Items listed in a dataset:

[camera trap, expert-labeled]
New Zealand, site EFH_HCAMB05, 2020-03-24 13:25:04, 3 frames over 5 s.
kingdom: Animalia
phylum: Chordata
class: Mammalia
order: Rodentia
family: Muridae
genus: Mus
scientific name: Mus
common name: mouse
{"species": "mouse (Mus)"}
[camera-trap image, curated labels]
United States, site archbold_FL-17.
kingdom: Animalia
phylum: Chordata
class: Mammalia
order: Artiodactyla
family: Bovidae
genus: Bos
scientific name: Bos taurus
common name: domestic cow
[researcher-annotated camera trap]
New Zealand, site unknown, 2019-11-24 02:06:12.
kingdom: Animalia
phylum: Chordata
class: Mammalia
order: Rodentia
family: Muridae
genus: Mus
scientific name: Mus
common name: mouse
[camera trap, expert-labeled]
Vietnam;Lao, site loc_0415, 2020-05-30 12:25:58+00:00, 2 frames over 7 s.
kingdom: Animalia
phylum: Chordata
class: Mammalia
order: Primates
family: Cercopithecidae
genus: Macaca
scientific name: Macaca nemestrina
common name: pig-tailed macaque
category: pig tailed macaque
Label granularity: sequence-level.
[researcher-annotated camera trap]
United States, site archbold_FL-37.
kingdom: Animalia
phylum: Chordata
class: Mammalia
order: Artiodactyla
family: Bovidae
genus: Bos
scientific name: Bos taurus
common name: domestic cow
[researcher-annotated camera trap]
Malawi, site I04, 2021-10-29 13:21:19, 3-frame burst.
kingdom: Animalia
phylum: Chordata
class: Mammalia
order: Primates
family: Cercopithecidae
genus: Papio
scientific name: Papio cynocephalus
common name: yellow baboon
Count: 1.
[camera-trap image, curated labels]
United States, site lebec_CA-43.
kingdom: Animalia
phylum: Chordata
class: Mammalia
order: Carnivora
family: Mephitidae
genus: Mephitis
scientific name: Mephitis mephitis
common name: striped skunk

Task: Retype the records that precede this task, keeping them exactly the same.

Result for this exercise:
[camera trap, expert-labeled]
New Zealand, site EFH_HCAMB05, 2020-03-24 13:25:04, 3 frames over 5 s.
kingdom: Animalia
phylum: Chordata
class: Mammalia
order: Rodentia
family: Muridae
genus: Mus
scientific name: Mus
common name: mouse
{"species": "mouse (Mus)"}
[camera-trap image, curated labels]
United States, site archbold_FL-17.
kingdom: Animalia
phylum: Chordata
class: Mammalia
order: Artiodactyla
family: Bovidae
genus: Bos
scientific name: Bos taurus
common name: domestic cow
[researcher-annotated camera trap]
New Zealand, site unknown, 2019-11-24 02:06:12.
kingdom: Animalia
phylum: Chordata
class: Mammalia
order: Rodentia
family: Muridae
genus: Mus
scientific name: Mus
common name: mouse
[camera trap, expert-labeled]
Vietnam;Lao, site loc_0415, 2020-05-30 12:25:58+00:00, 2 frames over 7 s.
kingdom: Animalia
phylum: Chordata
class: Mammalia
order: Primates
family: Cercopithecidae
genus: Macaca
scientific name: Macaca nemestrina
common name: pig-tailed macaque
category: pig tailed macaque
Label granularity: sequence-level.
[researcher-annotated camera trap]
United States, site archbold_FL-37.
kingdom: Animalia
phylum: Chordata
class: Mammalia
order: Artiodactyla
family: Bovidae
genus: Bos
scientific name: Bos taurus
common name: domestic cow
[researcher-annotated camera trap]
Malawi, site I04, 2021-10-29 13:21:19, 3-frame burst.
kingdom: Animalia
phylum: Chordata
class: Mammalia
order: Primates
family: Cercopithecidae
genus: Papio
scientific name: Papio cynocephalus
common name: yellow baboon
Count: 1.
[camera-trap image, curated labels]
United States, site lebec_CA-43.
kingdom: Animalia
phylum: Chordata
class: Mammalia
order: Carnivora
family: Mephitidae
genus: Mephitis
scientific name: Mephitis mephitis
common name: striped skunk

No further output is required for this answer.